Bad advice on setting up a backup and a few tales

If you set up a backup, did not score, did not save - it is already well done. But backup still needs to be able to cook properly.

Personally, I have a feeling that some administrators have done a special book with a bad advice on setting up a backup for optimists who do not believe in Murphy’s law.

Today I decided to lay out my short hit parade with real stories that I had to deal with while working on the side of service providers and customers. After each such case, the hero of the occasion feels keenly that he is no longer happy with the company, and he realizes that it’s time to update the summary on XX.
')
Read and shake on the mustache.

Tip 1. Use RAID instead of backup.

Why backup when there is a RAID? Do not bother with the deployment and configuration of the backup system, a separate infrastructure for it and a special person who will administer it. You have the same RAID, which means there are two copies of the data or redundant data is stored.

Case of life. Client data was on the storage system. For speed and reliability, it was created RAID-10 of more than 24 drives. The storage system also had a number of spare disks. When one of the disks in the mirror failed, the storage system replaced the fallen disk with a spare disk and began to restore the contents on it. The remaining disk worked for two and actively gave the data to that new disk, but did not do it for long, literally 5 seconds. Then the disk could not withstand the load, and the entire RAID failed. As a result, data on all 24 disks was lost.

If serious. Mirroring, duplication of data that underlies the operation of RAID does not protect them. RAID is needed so that the system does not stop due to every hard disk failure. RAID is about availability, not about data integrity. It will not help if a careless administrator or a virus has corrupted data. He does not provide and versioning.
In general, RAID is not for backup. Do not confuse warm with soft.

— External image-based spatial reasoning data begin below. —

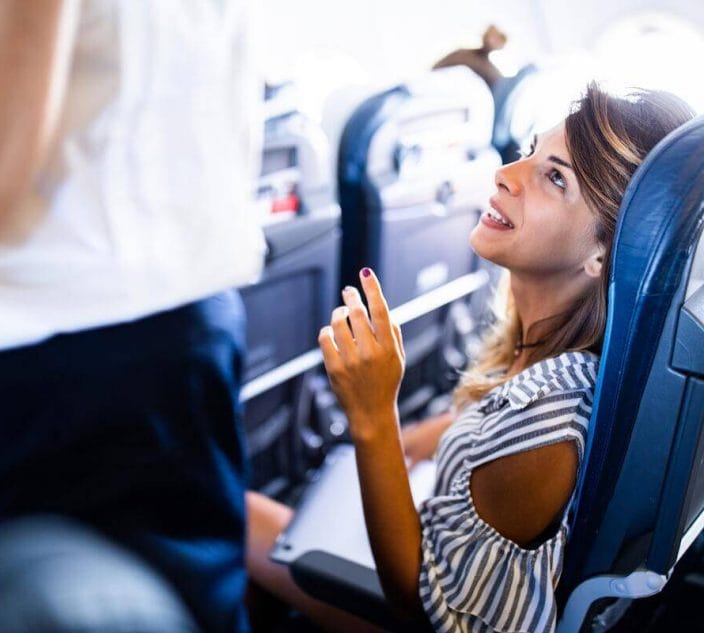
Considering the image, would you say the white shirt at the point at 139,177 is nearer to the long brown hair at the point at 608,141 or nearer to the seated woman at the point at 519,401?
the seated woman at the point at 519,401

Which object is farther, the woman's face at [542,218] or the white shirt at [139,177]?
the woman's face at [542,218]

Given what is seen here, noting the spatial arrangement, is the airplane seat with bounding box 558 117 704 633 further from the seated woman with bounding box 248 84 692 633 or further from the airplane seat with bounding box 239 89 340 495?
the airplane seat with bounding box 239 89 340 495

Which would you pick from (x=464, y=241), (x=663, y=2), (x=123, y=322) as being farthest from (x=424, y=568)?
(x=663, y=2)

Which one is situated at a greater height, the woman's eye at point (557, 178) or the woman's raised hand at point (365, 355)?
the woman's eye at point (557, 178)

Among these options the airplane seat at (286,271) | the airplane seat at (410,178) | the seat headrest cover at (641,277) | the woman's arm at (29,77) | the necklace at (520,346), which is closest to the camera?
the woman's arm at (29,77)

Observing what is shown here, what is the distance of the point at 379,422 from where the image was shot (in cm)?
100

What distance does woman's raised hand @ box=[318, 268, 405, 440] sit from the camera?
925 millimetres

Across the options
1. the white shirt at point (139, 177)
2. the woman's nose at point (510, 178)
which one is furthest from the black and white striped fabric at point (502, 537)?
the white shirt at point (139, 177)

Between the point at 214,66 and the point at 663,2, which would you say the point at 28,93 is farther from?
the point at 663,2

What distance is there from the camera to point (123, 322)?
2.64ft

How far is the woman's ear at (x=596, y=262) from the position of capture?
835 millimetres

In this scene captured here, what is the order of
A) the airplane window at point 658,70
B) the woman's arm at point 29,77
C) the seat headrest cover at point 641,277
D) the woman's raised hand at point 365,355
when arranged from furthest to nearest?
1. the woman's raised hand at point 365,355
2. the airplane window at point 658,70
3. the seat headrest cover at point 641,277
4. the woman's arm at point 29,77

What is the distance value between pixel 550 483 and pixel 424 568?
239 mm

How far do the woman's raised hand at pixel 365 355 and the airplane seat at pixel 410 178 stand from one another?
89 centimetres
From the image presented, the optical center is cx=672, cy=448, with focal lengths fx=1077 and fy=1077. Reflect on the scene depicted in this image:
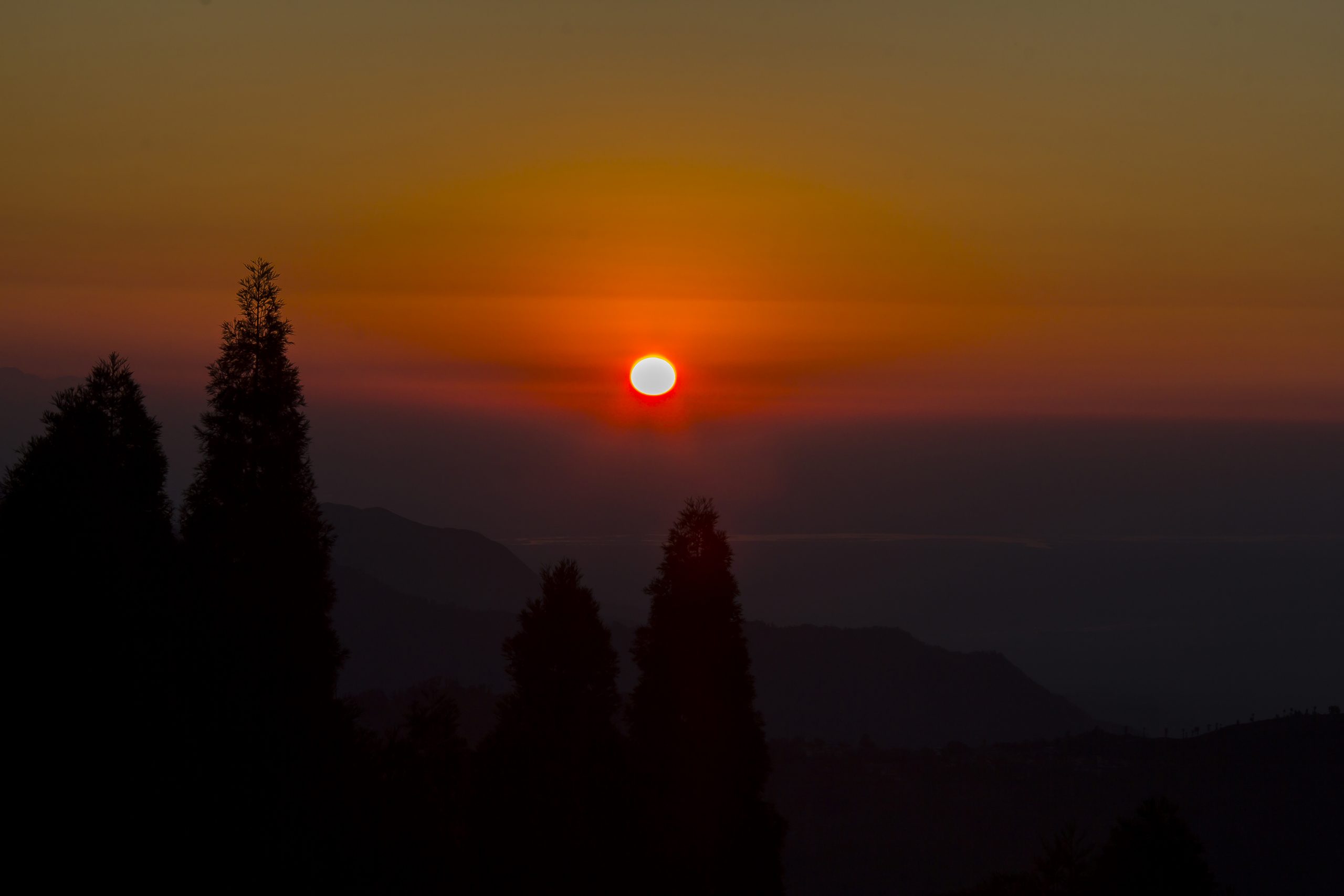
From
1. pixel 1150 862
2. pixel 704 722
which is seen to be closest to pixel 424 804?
pixel 704 722

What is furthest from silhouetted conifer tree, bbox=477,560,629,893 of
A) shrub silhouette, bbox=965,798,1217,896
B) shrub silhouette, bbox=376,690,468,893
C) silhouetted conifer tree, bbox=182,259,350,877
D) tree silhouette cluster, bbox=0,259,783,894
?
shrub silhouette, bbox=965,798,1217,896

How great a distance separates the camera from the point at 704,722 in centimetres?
2553

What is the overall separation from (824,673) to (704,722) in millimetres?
150484

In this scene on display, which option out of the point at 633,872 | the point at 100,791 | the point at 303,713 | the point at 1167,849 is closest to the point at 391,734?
the point at 303,713

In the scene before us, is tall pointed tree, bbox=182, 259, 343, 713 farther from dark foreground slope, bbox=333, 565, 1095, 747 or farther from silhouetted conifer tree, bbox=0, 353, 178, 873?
dark foreground slope, bbox=333, 565, 1095, 747

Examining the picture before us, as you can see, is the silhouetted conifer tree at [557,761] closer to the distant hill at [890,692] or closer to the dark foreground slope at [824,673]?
the dark foreground slope at [824,673]

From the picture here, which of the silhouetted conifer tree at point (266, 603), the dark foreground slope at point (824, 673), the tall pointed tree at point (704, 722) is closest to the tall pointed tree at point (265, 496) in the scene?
the silhouetted conifer tree at point (266, 603)

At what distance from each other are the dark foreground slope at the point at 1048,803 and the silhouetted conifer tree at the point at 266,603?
181 feet

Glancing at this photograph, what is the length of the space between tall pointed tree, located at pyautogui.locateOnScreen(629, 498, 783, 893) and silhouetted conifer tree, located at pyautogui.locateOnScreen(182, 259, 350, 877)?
8166 mm

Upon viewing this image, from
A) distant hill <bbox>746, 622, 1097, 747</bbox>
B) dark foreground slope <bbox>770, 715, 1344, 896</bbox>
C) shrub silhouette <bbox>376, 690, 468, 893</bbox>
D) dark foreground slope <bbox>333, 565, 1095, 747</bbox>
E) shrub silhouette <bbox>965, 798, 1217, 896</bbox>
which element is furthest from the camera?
dark foreground slope <bbox>333, 565, 1095, 747</bbox>

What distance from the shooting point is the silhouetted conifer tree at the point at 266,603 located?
51.4 feet

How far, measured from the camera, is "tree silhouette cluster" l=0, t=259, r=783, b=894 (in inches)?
572

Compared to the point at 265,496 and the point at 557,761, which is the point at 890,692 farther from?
the point at 265,496

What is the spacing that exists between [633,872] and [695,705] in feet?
20.0
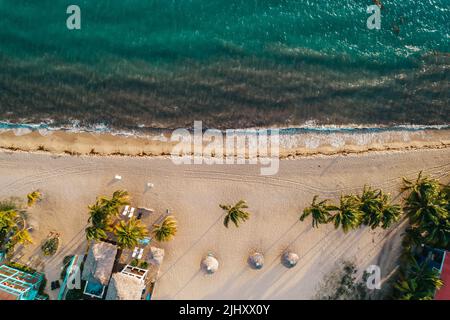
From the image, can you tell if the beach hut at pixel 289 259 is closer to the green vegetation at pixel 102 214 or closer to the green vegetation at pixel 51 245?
the green vegetation at pixel 102 214

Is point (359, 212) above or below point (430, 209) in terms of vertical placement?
below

Council 2. Put backups on the same storage where the source data is located

If you still decide to backup, do not spend on a separate backup storage. Modern storage systems are very reliable and smart. Take and allocate fast volumes for productive data, and for slow-add backups. Forget about rule 3-2-1. Those who speak about him simply do not know that this is possible.
Use the power of storage to the end!

Case of life. There are many stories, because anything can happen to the storage system. The end of these stories, however, is the same: storage failure and unavailability, and sometimes complete data loss. My most favorite stories from the “human factor” series:

the administrator has confused and deleted the productive LUN;
A novice administrator stuck a large sticker on the air intake for the air intake with a detailed description of the purpose of the storage system, its IP addresses, brief instructions on switching on and off, contacts of the person in charge, etc. with very “necessary” information. The storage system has overheated and failed.

Or just recently colleagues told: the storage system of the old model worked for a long time and died. When the engineers saw her body, they realized that they only saw such a storage system in a museum. There are no ideas how to restore it, especially - how to do it quickly.

If serious. Do not do this. If you do, then be mentally prepared for the fact that you will be left without source data and without backups for an indefinite time.

Tip 3. Discard the backup server and backup system database.

Back up the server and backup database itself? What for? You already have backups, somehow recover. If the backup server orders you to live a long time, then simply re-deploy everything, import backed-up files there. Then wait until the system realizes what to do with all this farm and restores the database with information about tasks, schedules, backup objects and their location, storage location of backups. It does not matter that at first you will spend time restoring the backup system and only then begin to revive the fallen infrastructure.

Case of life. On one LUN SHD were placed the original data and the backup server. When the LUN became unavailable and it took to recover, it turned out that there is no backup of the server and the backup database. Without the last, all backups turned into a suitcase without a handle. The guys had to deploy a backup system from scratch. The benefit of the solution used was the ability to recreate the base anew through the import of backups into the system. But there was one caveat: the data for import was 100 TB. To build a new database, the new system must go through them in detail and catalog all the data. As a result, only 20% was processed in 1.5 days. Then someone advised them to import only full backups (the largest files), and things went faster, but the victims have already lost a lot of time and nerves.

If serious. To be fully prepared when the backup server is lost, two things need to be considered:

backup server and database backup ( ~~backup backup~~ ). In some solutions, it is enough to deploy the system again and import the backup files into it. That is, having a database backup with tasks, backup objects, etc. is not so critical. So, for example, arranged by Veeam.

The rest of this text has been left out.